The area includes the Explanada del Jardín Cuitláhuac, the garden itself, and the remains of the church atrium. On the southern end is the Cuitlahuac Monument. And plenty of people will include mention of the Mercado Cabecera Iztapalapa, one of the most important public markets, in any description of the area.
Completely remodeled in 2014, it was the second most expensive public park in the City, after only the Alameda Central. Designed by the architect Enrique Norten, the remodeling included the granite pavement, plus trees and an expanded pedestrian zone. The National Institute of Anthropology and History, (INAH), also did extensive excavations in the garden.
Those excavations led to the discovery of some remains of a temple now recognized as connected with the last Lords of Iztapalapa. Cuitlahuac himself held the position at the time of the Spanish invasion of Mexico. He then rose to the position of 10th Huey Tlatoani, the penultimate emperor of ancient Tenochtitlan for 80 days during 1520. This explains his prominence in the area.

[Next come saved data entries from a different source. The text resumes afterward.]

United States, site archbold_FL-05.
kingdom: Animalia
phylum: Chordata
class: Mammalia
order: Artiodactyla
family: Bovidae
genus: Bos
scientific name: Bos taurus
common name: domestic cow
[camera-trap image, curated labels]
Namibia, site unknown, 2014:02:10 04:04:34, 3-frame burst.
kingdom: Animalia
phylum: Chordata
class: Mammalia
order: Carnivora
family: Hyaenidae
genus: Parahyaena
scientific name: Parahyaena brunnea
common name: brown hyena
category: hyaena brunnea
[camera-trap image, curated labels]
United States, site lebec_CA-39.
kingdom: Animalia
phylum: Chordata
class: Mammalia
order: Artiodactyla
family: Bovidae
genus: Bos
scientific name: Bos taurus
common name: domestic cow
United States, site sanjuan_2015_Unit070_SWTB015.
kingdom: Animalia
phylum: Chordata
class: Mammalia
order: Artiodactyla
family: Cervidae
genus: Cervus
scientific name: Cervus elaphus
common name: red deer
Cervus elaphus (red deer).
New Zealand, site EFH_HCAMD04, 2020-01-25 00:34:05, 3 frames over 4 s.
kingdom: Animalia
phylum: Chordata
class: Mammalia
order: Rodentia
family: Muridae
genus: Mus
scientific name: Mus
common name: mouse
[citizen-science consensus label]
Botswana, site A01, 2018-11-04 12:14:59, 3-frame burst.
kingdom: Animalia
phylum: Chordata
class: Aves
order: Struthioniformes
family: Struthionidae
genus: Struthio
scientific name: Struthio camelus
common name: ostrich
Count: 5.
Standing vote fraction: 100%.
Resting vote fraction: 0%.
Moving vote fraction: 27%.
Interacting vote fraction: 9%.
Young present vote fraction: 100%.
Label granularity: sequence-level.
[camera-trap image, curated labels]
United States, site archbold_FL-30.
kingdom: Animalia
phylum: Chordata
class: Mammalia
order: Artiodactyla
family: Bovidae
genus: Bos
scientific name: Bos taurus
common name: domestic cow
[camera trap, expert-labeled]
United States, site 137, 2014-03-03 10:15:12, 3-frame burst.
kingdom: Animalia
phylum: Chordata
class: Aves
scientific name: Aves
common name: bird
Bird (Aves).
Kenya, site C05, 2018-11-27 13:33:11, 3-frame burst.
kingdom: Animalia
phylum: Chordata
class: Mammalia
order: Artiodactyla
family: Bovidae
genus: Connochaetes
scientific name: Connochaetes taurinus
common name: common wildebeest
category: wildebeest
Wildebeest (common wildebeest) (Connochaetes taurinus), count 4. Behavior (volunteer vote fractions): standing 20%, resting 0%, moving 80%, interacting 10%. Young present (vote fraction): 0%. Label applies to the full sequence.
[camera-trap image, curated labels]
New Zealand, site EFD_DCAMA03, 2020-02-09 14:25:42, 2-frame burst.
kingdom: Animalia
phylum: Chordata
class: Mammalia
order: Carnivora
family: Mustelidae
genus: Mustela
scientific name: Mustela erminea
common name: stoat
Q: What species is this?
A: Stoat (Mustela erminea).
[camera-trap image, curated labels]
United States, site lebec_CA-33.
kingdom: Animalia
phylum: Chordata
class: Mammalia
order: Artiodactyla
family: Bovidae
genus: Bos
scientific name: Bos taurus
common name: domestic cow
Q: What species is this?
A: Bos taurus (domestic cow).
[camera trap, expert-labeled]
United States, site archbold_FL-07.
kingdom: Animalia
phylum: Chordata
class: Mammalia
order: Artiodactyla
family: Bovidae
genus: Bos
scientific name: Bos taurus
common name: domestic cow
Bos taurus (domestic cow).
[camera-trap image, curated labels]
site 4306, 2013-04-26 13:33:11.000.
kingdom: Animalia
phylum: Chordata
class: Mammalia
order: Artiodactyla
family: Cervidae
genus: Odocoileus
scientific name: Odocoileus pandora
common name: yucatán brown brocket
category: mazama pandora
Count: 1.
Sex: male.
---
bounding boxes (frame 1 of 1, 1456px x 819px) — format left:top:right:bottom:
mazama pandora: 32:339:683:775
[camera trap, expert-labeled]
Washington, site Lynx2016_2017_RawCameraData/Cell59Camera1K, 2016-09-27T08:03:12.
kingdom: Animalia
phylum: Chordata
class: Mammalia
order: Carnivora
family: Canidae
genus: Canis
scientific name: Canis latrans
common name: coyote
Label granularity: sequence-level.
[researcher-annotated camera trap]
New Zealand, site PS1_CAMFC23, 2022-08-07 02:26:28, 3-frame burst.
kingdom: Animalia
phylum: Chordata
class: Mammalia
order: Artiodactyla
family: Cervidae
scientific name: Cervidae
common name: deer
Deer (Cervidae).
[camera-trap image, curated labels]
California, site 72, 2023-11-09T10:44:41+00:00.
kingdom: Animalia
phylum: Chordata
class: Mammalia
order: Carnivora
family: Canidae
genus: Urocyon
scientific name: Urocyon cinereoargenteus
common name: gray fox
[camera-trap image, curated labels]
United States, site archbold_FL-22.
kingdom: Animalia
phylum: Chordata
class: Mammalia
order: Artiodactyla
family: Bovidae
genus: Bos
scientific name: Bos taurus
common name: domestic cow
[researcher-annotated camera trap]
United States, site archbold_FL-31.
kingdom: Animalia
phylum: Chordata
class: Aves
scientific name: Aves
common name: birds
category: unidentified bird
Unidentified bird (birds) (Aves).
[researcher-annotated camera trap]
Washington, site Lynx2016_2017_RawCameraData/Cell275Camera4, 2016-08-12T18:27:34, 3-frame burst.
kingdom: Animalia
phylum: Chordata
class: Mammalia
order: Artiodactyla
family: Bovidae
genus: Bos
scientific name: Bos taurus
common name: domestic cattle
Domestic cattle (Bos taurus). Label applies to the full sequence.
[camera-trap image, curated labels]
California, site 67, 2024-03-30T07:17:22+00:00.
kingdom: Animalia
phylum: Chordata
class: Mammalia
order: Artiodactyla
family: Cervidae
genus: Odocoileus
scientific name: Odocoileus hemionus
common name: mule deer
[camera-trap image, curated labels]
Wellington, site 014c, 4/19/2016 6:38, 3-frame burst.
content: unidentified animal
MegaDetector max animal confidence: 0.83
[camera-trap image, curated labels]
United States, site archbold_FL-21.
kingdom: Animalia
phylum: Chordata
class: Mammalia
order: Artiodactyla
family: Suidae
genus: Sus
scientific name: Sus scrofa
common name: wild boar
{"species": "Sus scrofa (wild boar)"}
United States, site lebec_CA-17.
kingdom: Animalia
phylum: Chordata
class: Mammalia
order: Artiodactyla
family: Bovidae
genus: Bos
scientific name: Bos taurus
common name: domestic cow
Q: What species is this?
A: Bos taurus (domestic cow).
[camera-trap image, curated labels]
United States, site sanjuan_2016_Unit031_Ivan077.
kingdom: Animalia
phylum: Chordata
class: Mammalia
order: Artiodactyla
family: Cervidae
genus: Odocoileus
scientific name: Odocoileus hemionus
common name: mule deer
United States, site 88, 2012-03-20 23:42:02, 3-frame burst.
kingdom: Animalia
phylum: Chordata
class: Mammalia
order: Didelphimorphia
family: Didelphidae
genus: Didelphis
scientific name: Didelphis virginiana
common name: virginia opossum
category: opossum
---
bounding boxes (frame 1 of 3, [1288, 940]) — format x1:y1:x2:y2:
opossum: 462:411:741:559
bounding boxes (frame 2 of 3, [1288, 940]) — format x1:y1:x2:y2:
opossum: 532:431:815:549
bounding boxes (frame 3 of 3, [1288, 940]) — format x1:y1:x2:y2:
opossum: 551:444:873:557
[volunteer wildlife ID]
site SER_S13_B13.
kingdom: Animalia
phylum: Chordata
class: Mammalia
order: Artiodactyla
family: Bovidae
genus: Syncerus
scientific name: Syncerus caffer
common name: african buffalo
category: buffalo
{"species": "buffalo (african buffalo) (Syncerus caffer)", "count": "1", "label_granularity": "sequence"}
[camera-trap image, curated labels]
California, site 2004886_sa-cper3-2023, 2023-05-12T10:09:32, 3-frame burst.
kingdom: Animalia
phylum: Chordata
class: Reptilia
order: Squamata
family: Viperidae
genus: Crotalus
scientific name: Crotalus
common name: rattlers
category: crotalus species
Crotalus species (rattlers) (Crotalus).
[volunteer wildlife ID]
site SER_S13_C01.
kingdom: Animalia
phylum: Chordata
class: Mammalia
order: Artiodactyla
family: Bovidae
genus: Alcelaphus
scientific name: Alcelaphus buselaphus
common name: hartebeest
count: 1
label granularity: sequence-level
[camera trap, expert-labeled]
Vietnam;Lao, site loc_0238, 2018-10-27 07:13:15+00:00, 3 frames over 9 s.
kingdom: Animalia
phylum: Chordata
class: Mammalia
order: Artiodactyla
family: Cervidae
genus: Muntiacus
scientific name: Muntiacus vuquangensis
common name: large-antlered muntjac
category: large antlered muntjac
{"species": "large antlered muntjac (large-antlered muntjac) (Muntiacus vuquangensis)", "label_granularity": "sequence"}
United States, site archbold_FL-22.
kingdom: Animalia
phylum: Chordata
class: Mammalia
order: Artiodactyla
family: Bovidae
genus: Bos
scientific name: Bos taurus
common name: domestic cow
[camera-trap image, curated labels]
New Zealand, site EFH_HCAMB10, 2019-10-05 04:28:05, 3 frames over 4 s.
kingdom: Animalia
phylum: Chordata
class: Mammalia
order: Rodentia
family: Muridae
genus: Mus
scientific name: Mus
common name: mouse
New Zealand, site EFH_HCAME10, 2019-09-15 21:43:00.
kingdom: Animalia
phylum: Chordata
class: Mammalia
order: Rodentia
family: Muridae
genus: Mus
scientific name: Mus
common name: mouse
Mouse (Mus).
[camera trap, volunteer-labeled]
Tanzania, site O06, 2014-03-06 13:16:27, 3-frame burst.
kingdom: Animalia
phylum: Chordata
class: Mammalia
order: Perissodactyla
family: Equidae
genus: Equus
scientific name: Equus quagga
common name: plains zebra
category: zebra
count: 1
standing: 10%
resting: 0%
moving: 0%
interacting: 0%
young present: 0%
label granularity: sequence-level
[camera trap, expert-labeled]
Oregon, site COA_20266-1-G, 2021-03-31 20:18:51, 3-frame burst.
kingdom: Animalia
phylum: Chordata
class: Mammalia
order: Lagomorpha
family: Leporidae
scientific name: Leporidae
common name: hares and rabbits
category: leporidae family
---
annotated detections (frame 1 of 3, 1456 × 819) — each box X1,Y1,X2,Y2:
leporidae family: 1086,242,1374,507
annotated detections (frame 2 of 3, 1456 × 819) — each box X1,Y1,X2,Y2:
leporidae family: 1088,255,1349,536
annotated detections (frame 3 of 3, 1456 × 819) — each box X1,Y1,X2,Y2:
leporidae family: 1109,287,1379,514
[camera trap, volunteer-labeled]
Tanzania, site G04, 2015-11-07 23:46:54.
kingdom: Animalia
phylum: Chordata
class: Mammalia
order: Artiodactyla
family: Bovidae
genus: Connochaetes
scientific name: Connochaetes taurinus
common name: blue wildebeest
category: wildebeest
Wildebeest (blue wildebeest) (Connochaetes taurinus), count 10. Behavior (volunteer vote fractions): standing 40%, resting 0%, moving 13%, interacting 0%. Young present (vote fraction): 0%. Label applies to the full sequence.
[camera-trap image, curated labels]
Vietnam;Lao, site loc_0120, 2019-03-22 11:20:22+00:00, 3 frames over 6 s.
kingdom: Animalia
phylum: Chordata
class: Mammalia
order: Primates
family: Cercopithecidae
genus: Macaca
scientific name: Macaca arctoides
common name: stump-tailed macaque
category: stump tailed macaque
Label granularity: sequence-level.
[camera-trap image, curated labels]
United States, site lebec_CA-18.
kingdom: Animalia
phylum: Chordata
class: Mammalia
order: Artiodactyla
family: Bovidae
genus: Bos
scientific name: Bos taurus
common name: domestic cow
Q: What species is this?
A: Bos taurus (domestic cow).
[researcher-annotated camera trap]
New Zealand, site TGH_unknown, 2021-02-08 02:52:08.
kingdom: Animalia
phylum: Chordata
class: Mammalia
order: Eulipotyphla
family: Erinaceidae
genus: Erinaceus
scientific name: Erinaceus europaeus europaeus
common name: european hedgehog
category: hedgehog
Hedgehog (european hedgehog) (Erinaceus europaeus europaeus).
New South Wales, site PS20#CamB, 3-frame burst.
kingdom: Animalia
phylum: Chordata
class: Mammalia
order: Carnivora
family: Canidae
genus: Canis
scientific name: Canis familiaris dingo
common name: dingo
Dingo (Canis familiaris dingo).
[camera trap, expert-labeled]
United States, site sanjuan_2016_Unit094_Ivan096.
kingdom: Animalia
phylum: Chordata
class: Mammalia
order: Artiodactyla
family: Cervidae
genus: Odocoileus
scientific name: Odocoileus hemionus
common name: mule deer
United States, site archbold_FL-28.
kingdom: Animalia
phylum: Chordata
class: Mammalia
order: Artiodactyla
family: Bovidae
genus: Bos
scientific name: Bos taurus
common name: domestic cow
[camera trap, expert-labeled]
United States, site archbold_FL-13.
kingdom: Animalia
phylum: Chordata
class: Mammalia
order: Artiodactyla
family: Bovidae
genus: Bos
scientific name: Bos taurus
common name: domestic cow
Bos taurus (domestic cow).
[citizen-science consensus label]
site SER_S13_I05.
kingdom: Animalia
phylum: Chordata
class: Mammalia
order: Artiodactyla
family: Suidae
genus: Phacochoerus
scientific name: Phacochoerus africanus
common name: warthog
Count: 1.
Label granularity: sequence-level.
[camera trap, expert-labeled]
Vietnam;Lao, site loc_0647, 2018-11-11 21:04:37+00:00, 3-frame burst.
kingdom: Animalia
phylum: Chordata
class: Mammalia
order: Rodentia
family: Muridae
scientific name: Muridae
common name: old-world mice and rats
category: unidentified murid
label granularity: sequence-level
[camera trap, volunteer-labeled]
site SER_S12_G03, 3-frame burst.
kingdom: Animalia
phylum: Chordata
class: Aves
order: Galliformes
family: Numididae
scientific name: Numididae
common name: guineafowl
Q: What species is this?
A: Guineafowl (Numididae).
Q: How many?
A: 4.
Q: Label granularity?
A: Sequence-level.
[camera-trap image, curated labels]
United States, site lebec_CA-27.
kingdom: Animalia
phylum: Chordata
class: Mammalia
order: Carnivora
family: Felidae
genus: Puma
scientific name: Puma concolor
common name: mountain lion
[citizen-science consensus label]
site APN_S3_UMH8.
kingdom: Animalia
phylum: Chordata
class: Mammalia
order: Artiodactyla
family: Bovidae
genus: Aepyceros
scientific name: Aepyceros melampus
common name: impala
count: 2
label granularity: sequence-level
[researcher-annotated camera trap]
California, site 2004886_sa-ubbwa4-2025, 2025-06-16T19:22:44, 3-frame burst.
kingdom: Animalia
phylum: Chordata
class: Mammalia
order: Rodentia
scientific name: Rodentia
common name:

The Cuitlahuac Garden of today descends to us from that where the Spanish were taken priot to their first meeting with Moctezuma in 1519. They were invited to visit the orchard of the lord of Itztapalapa, Cuitláhuac II. Díaz del Castillo recounts that the garden was like something he couldn’t have dreamed of. Flowers and flowering fruit trees and bushes could be visited without leaving the canals and the canoes.
Don’t confuse the Macroplaza with the larger Parque Cuitlahuac, one of the most important new parks in Iztapalapa. It’s about a 15-minute drive directly east of the Centro Historico.
Of course, as a prominent civic plaza, the Cuitlahuac Macroplaza is also surrounded by all the offices and service providers that keep the local government going. It’s an increasingly important part of the City, and one that welcomes a growing number of international visitors. It’s all just five-minutes walking north from Metro Iztapalapa.